任务要求: 在搬桌子题解的文档片段里，如果区间开端x是偶数，代码会怎样修改x？

文档片段:
╭──
POJ_1083_Moving Tables

http://poj.org/problem?id=1083

题意：搬桌子，给出a，b，表示从a搬到b，至少需要多少时间才能完成所有搬运任务
注意：搬出来走廊时，从开始到结束这段时间，所影响到的房间不可以同时作为搬运任务的区间点



贪心代码：

#include <iostream>
#include <iomanip>
#include <fstream>
#include <sstream>
#include <algorithm>
#include <string>
#include <set>
//#include <map>
#include <utility>
#include <queue>
#include <stack>
#include <list>
#include <vector>
#include <cstdio>
#include <cstdlib>
#include <cstring>
#include <cmath>
#include <ctime>
#include <ctype.h>
using namespace std;

struct Room{
    int x, y;
}room[405];
bool hash[405];
bool cmp (Room a, Room b)    //按区间开端x排序，求区间最多覆盖次数
{
    if (a.x == b.x)
        return a.y < b.y;
    return a.x < b.x;
}
int main()
{
    int n, i, t, temp, j, res;
    cin >> t;
    while (t--)
    {
        cin >> n;
        for (i = 0; i < n; i++)
        {
            cin >> room[i].x >> room[i].y;
            if (room[i].x > room[i].y)    //每个区间开端为x，末端为y，y必须大于等于x
            {
                int t = room[i].x;
                room[i].x = room[i].y;
                room[i].y = t;
            }
            if (room[i].x % 2 == 0)//观察图可知，开端x是偶数时，会使得x-1的位置不可用
                room[i].x--;
            if (room[i].y % 2 == 1)//观察图可知，末端y是奇数时，会使得y+1的位置不可用
                room[i].y++;
        }
        /*for (i = 0; i < n; i++)
╰──
展示数据:
╭──
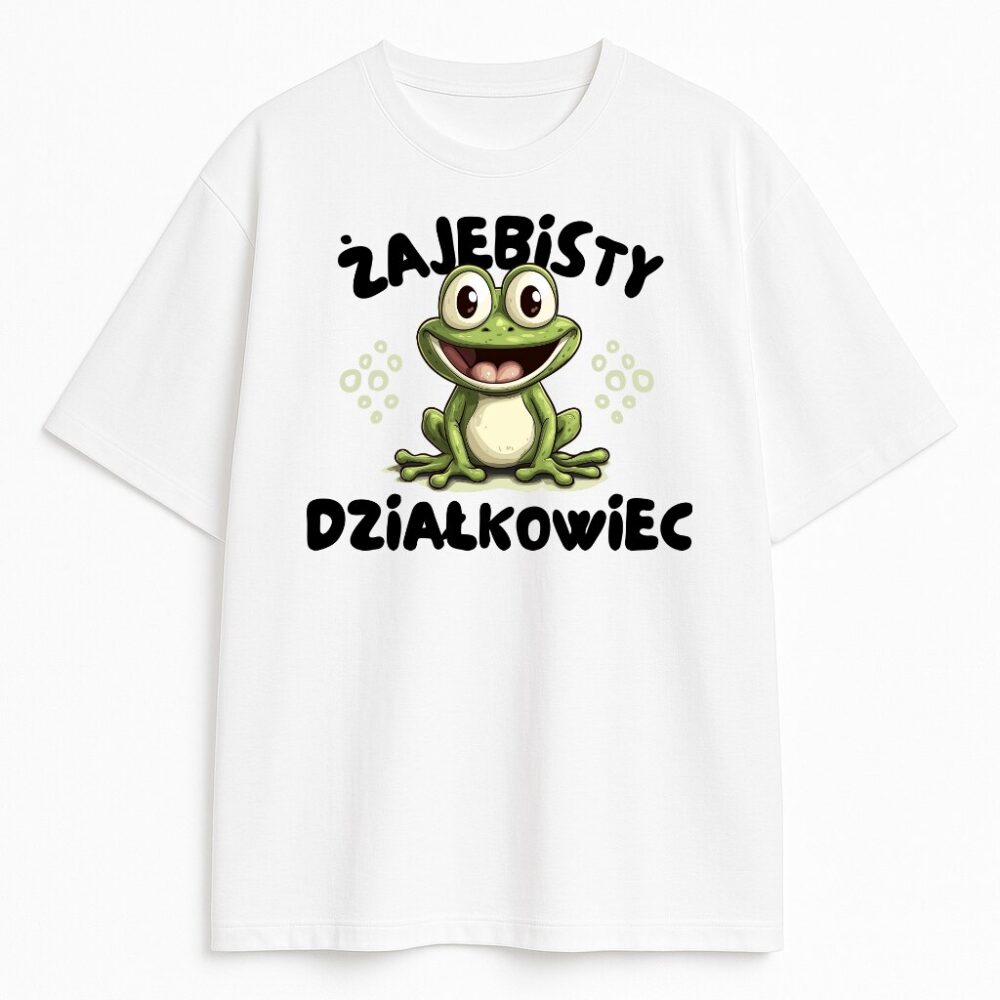 Koszulka Żajebisty Działkowiec z uśmiechniętą żabą i napisem w stylu komiksowym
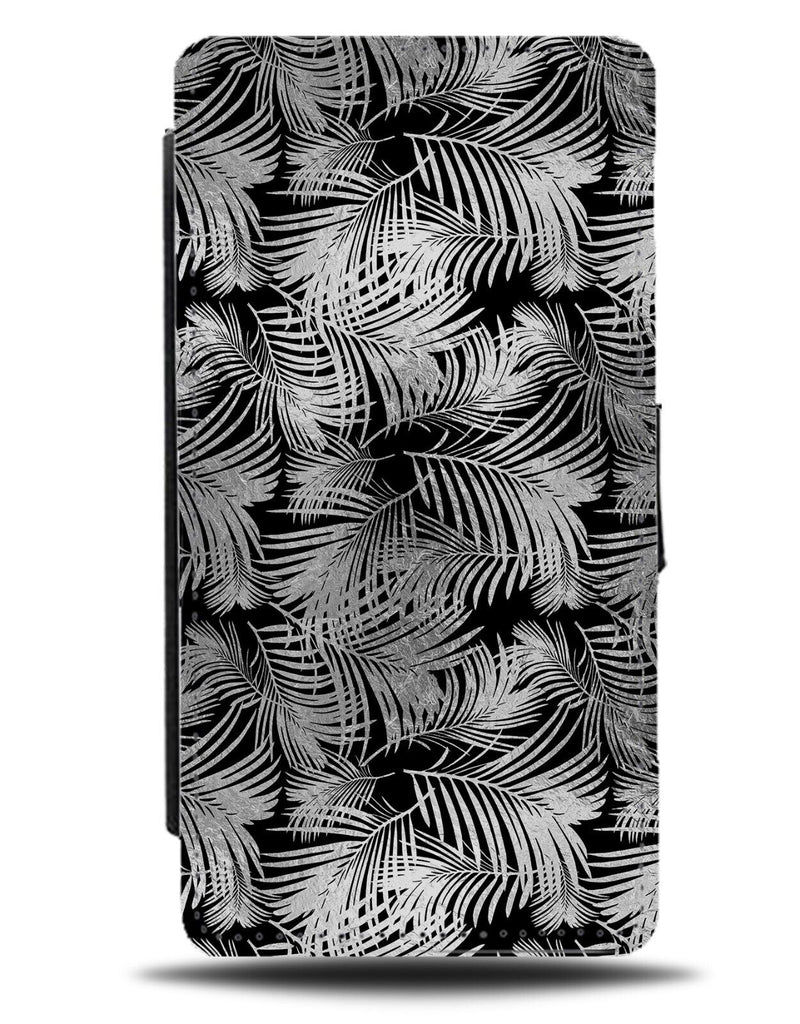 Black and Silver Palm Tree Jungle Leaves Flip Wallet Case Leaf Fern Ferns CN83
╰──
问题解答: 代码会把x减1（room[i].x--）。